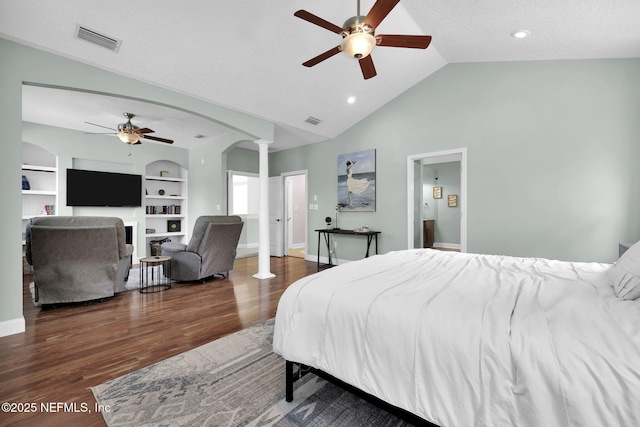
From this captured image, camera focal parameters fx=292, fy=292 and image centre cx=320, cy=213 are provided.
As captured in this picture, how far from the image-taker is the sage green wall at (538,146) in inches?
140

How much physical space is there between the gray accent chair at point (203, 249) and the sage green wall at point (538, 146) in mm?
2988

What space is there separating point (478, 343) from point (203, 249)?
399cm

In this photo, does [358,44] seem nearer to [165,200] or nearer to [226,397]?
[226,397]

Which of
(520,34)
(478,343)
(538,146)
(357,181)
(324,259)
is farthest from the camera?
(324,259)

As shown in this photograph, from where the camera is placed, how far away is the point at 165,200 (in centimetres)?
732

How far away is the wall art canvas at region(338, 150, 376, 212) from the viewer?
561 cm

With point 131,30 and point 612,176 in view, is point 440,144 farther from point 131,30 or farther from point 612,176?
point 131,30

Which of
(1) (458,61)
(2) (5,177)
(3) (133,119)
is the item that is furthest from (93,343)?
(1) (458,61)

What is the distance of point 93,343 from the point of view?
2.47 metres

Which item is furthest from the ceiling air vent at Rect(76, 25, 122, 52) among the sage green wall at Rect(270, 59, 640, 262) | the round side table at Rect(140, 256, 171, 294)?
the sage green wall at Rect(270, 59, 640, 262)

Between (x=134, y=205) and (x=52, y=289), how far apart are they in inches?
139

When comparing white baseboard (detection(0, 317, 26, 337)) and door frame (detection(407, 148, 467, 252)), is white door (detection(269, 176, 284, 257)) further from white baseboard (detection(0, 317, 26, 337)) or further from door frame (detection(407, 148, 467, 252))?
white baseboard (detection(0, 317, 26, 337))

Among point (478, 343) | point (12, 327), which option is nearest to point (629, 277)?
point (478, 343)

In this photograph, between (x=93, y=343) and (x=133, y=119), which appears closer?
(x=93, y=343)
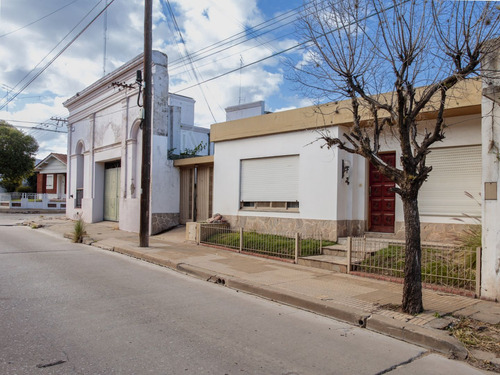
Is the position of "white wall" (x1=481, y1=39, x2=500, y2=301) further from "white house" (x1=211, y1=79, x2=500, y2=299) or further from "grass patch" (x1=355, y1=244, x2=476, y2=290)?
"grass patch" (x1=355, y1=244, x2=476, y2=290)

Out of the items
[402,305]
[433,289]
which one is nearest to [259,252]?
[433,289]

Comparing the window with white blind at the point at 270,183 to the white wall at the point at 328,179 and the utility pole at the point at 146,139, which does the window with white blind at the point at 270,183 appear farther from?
the utility pole at the point at 146,139

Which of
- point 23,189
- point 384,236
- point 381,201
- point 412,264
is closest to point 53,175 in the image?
point 23,189

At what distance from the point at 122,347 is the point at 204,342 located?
96cm

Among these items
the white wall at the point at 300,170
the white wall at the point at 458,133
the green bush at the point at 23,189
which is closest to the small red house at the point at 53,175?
the green bush at the point at 23,189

◆ THE REQUEST ◆
Set down every record once more, word for word, without pictures.

◆ TASK OUTPUT ◆
From this captured image, camera focal parameters fx=292, fy=292 and image centre cx=320, cy=213 are provided.
As captured in this picture, how far from the image-taker is the sage green wall at (538,146) in inches?
140

How much physical space is there between the gray accent chair at point (203, 249) and the sage green wall at point (538, 146) in mm?
2988

What space is there separating point (478, 343) from point (203, 249)?
399cm

In this photo, does [358,44] seem nearer to [165,200] or nearer to [226,397]?
[226,397]

Which of
(520,34)
(478,343)
(538,146)
(357,181)
(324,259)
is farthest from the camera?
(324,259)

As shown in this photograph, from where the camera is placed, how far away is the point at 165,200 (in centimetres)?
732

How far away is the wall art canvas at region(338, 150, 376, 212) from the viewer?
561 cm

With point 131,30 and point 612,176 in view, is point 440,144 farther from point 131,30 or farther from point 612,176?
point 131,30

Which of
(1) (458,61)
(2) (5,177)
(3) (133,119)
is the item that is furthest from (93,343)?
(1) (458,61)

What is the distance of point 93,343 from the point of view?
2.47 metres

Which item is furthest from the ceiling air vent at Rect(76, 25, 122, 52) among the sage green wall at Rect(270, 59, 640, 262) | the round side table at Rect(140, 256, 171, 294)?
the sage green wall at Rect(270, 59, 640, 262)

Between (x=134, y=205) and (x=52, y=289), how far apart are they in inches?
139

When comparing white baseboard (detection(0, 317, 26, 337)) and door frame (detection(407, 148, 467, 252)), is white door (detection(269, 176, 284, 257)) further from white baseboard (detection(0, 317, 26, 337)) or further from door frame (detection(407, 148, 467, 252))?
white baseboard (detection(0, 317, 26, 337))

Among point (478, 343) | point (12, 327), which option is nearest to point (629, 277)?
point (478, 343)

In this photograph, between (x=93, y=343) and (x=133, y=119), which appears closer?
(x=93, y=343)
Is the position of "white wall" (x1=481, y1=39, x2=500, y2=301) further from "white house" (x1=211, y1=79, x2=500, y2=299) or further from "grass patch" (x1=355, y1=244, x2=476, y2=290)?
"grass patch" (x1=355, y1=244, x2=476, y2=290)

Out of the items
[402,305]
[433,289]
which one is nearest to [259,252]?
[433,289]

Comparing the window with white blind at the point at 270,183 to the white wall at the point at 328,179 and the utility pole at the point at 146,139, which does the window with white blind at the point at 270,183 appear farther from?
the utility pole at the point at 146,139

Which of
- point 23,189
- point 384,236
- point 381,201
- point 412,264
is closest to point 53,175 in the image?
point 23,189

At what distance from the point at 122,347 is the point at 204,342 located?
96cm

Among these items
the white wall at the point at 300,170
the white wall at the point at 458,133
the green bush at the point at 23,189
which is closest to the small red house at the point at 53,175?
the green bush at the point at 23,189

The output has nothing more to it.